■ **Work to complete**
In the records that follow, the lines from the one containing "Κερνιτσα DSC07928 (omirou56)" to the one containing "星光食品玉米笋240g", inclusive, are to be given again exactly.

■ **Given records**

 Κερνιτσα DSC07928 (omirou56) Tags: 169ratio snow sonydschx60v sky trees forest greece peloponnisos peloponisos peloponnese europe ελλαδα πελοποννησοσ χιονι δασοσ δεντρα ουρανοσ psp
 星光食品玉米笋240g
---
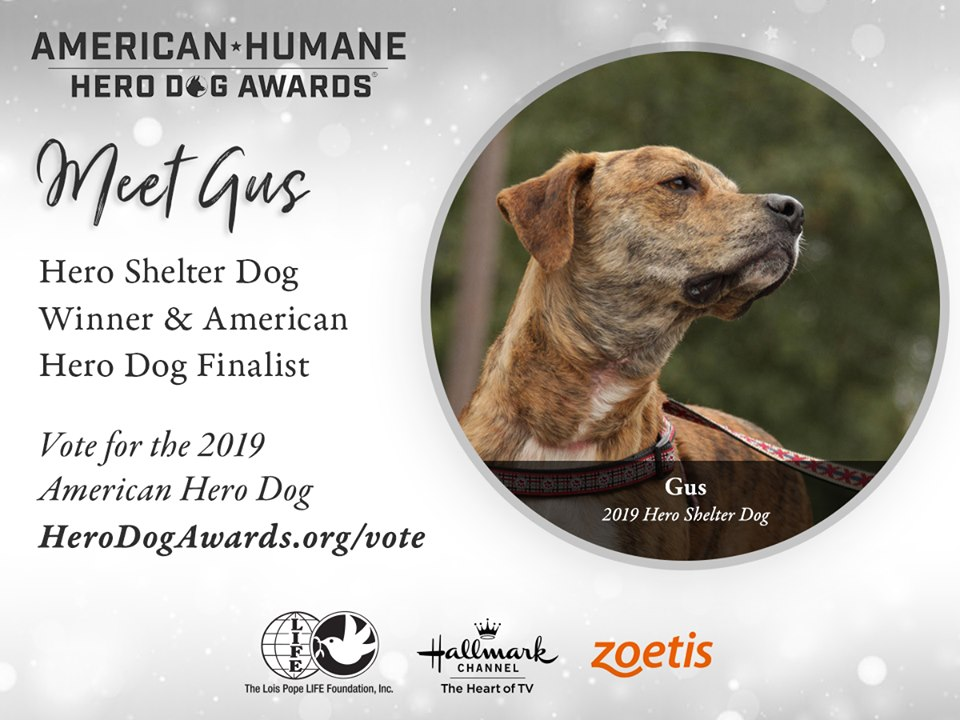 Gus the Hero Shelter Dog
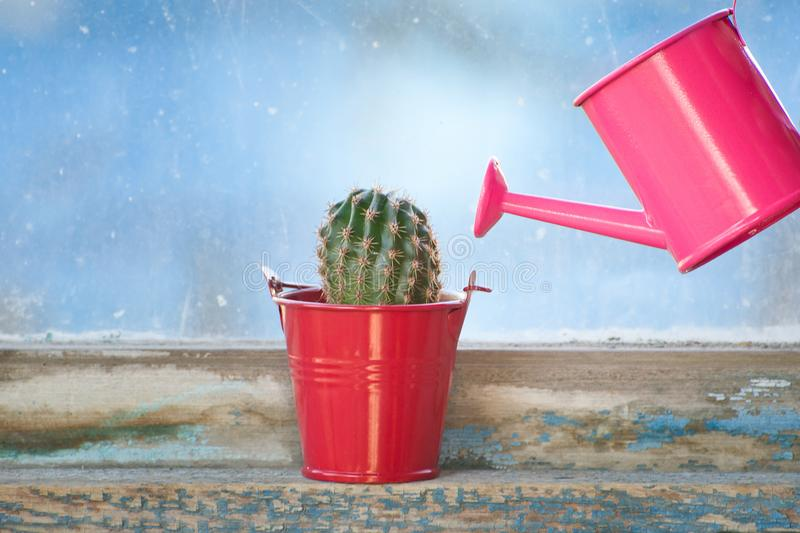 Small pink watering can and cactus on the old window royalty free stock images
==
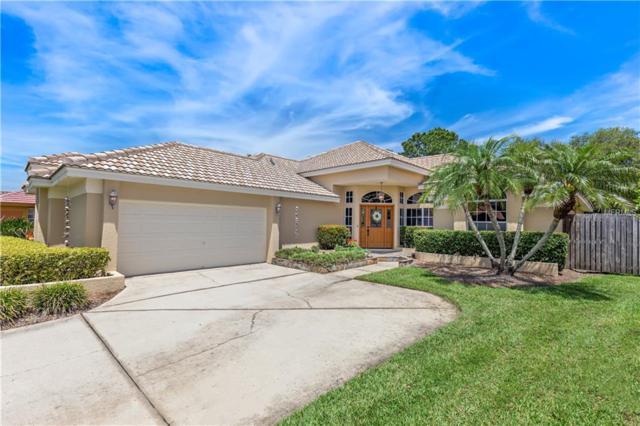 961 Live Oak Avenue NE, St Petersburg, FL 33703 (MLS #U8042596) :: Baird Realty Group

■ **Solution for this problem**
 Κερνιτσα DSC07928 (omirou56) Tags: 169ratio snow sonydschx60v sky trees forest greece peloponnisos peloponisos peloponnese europe ελλαδα πελοποννησοσ χιονι δασοσ δεντρα ουρανοσ psp
 星光食品玉米笋240g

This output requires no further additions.